## start

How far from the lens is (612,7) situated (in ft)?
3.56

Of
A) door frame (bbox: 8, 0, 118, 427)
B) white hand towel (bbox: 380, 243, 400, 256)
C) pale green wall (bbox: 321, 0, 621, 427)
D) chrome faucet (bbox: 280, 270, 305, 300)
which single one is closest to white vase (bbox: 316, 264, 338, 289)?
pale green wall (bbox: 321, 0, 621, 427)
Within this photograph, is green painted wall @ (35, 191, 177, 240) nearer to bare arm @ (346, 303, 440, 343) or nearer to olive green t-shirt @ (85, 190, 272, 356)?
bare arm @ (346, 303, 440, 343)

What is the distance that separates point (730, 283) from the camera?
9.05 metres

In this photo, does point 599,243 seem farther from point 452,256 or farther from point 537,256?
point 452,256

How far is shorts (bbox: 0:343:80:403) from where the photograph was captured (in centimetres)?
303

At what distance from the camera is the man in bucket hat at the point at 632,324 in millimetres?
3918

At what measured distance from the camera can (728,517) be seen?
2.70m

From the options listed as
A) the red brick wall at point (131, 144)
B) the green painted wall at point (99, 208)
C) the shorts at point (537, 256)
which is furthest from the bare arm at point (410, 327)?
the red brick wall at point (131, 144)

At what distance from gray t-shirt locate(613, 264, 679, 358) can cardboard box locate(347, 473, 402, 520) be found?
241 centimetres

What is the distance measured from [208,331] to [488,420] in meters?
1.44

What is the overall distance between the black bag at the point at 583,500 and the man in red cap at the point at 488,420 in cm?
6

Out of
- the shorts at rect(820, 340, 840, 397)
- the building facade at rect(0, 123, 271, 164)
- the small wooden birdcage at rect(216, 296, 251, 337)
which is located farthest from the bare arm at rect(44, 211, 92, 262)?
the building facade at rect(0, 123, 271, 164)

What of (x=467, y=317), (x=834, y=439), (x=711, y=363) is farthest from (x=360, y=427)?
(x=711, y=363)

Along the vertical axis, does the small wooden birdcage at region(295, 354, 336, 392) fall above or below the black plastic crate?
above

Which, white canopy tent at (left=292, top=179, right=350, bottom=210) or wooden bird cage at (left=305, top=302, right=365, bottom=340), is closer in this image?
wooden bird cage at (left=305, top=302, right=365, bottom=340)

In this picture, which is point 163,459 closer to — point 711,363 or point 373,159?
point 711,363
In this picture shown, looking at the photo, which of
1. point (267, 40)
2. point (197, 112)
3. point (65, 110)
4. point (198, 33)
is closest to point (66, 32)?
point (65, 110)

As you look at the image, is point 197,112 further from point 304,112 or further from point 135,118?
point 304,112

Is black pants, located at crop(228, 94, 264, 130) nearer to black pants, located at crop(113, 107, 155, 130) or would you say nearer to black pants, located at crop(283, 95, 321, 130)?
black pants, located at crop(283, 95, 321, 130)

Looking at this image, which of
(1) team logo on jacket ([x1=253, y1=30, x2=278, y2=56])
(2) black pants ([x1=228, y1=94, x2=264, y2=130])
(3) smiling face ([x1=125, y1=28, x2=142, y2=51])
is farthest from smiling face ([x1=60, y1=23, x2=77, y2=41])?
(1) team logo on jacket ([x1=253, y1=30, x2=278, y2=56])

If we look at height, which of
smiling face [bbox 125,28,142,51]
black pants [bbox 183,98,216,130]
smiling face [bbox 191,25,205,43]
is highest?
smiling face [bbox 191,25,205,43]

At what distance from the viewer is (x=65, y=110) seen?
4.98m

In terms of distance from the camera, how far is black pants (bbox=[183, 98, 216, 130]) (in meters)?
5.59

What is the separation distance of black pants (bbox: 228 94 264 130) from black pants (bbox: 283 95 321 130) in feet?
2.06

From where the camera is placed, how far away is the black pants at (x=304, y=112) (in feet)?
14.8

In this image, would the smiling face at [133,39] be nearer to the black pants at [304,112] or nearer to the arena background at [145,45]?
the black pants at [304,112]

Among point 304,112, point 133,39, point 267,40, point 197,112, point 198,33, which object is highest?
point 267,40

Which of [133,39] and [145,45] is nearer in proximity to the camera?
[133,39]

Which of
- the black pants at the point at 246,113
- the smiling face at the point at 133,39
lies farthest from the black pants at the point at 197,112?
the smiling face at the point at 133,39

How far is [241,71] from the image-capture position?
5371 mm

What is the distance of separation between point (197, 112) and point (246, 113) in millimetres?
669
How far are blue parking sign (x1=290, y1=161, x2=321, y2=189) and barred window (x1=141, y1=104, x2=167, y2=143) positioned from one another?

## end

» Aim
Copy the part of the records that opens with the line containing "At what measured" and closes with the line containing "241 centimetres", reproducing every line as it stands, both end lines included.

» The answer
At what measured distance from the camera can (728,517) be seen?
2.70m

From the options listed as
A) the red brick wall at point (131, 144)
B) the green painted wall at point (99, 208)
C) the shorts at point (537, 256)
which is furthest from the bare arm at point (410, 327)?
the red brick wall at point (131, 144)

At what distance from gray t-shirt locate(613, 264, 679, 358) can cardboard box locate(347, 473, 402, 520) be found?
241 centimetres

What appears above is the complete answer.